From the line containing "Stray Cats Eating" to the last line of the data, both included, transcribe each line exactly, leaving out pictures and adding nothing.

Short web captions:

——

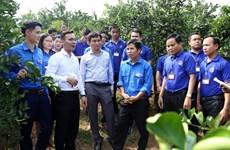 Intensifican Vietnam y Laos los intercambios juveniles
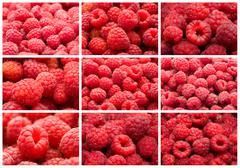 Raspberries Stock Illustration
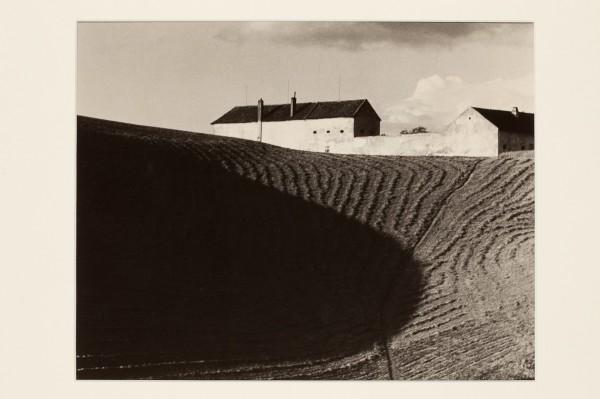 Eugen Wiškovský: Stín, 1940, pozdější zvětšenina 1992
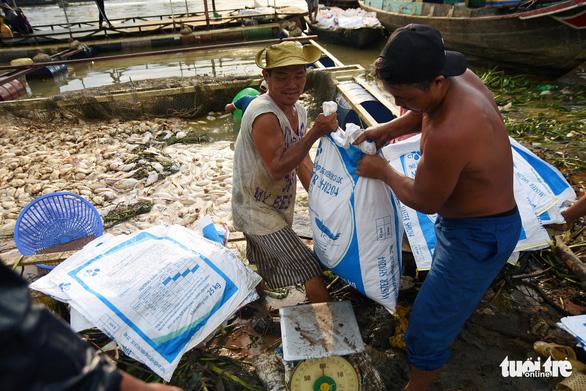 Cá bè chết tại La Ngà: Thông số ô nhiễm hữu cơ vượt chuẩn nhiều lần - Ảnh 1.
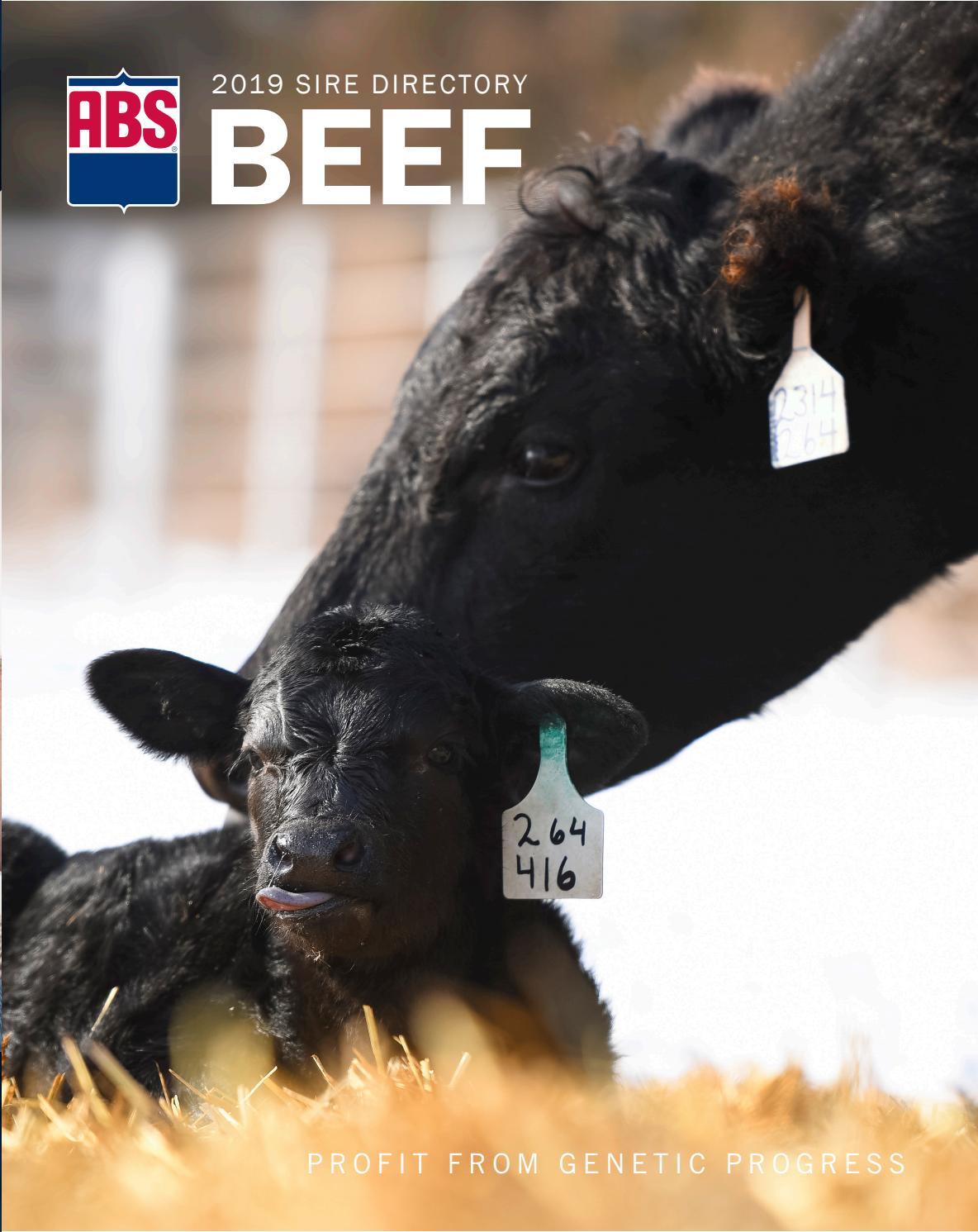 Early Dew 3031 2019 Us Beef Sire Directory By Abs Global Inc Issuu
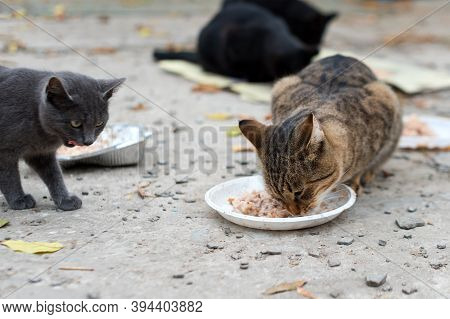 Stray Cats Eating On The Street. A Group Of Homeless And Hungry Street Cats Eating Food Given By Vol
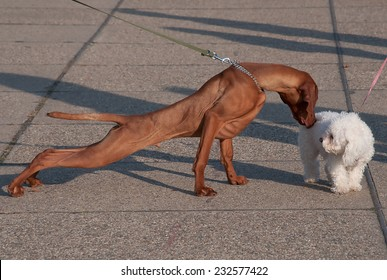 Introducing two dogs when walking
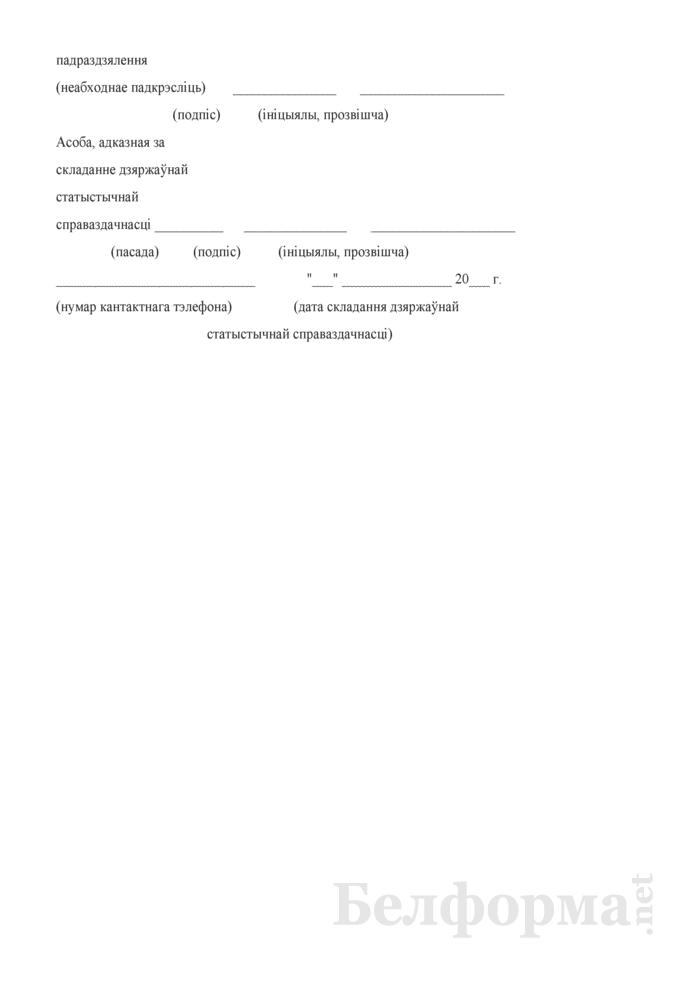 Справаздача аб дзейнасцi публiчнай бiблiятэкi. Форма № 1-бiблiятэка (Мiнкультуры) (гадавая). Страница 6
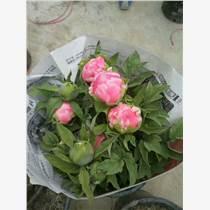 春節催花牡丹盆栽、菏澤牡丹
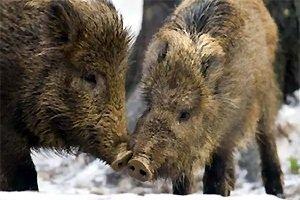 Дикий кабан – описание животного, фото и видео
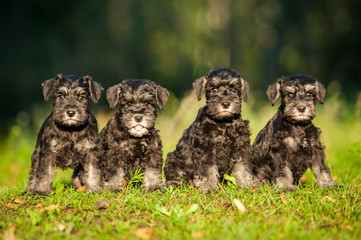 Miniature schnauzer puppies sitting on the lawn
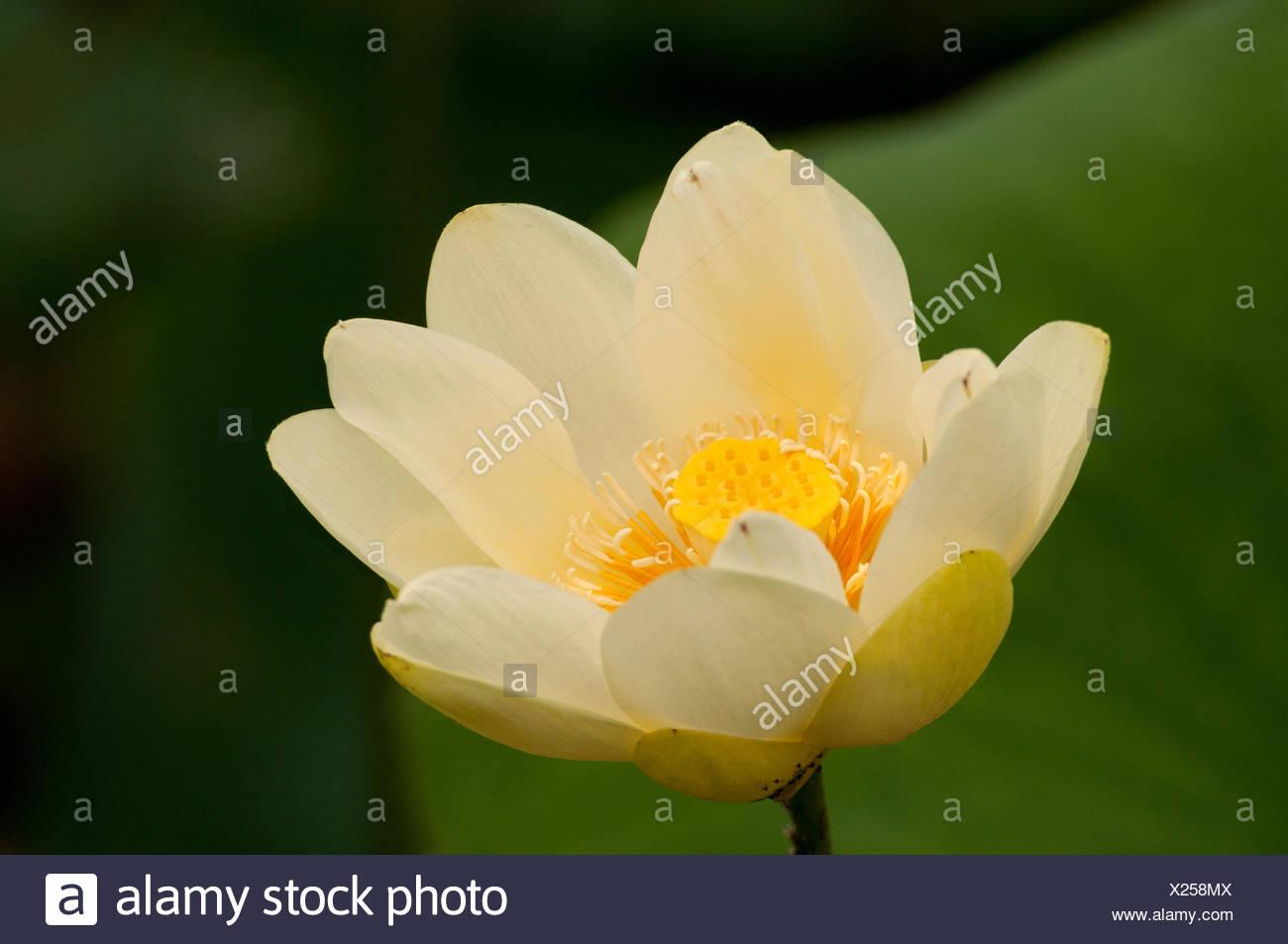 Close View Of A American Lotus Flower Nelumbo Lutea Stock Photo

——

- [Result below]:
 Stray Cats Eating On The Street. A Group Of Homeless And Hungry Street Cats Eating Food Given By Vol
 Introducing two dogs when walking
 Справаздача аб дзейнасцi публiчнай бiблiятэкi. Форма № 1-бiблiятэка (Мiнкультуры) (гадавая). Страница 6
 春節催花牡丹盆栽、菏澤牡丹
 Дикий кабан – описание животного, фото и видео
 Miniature schnauzer puppies sitting on the lawn
 Close View Of A American Lotus Flower Nelumbo Lutea Stock Photo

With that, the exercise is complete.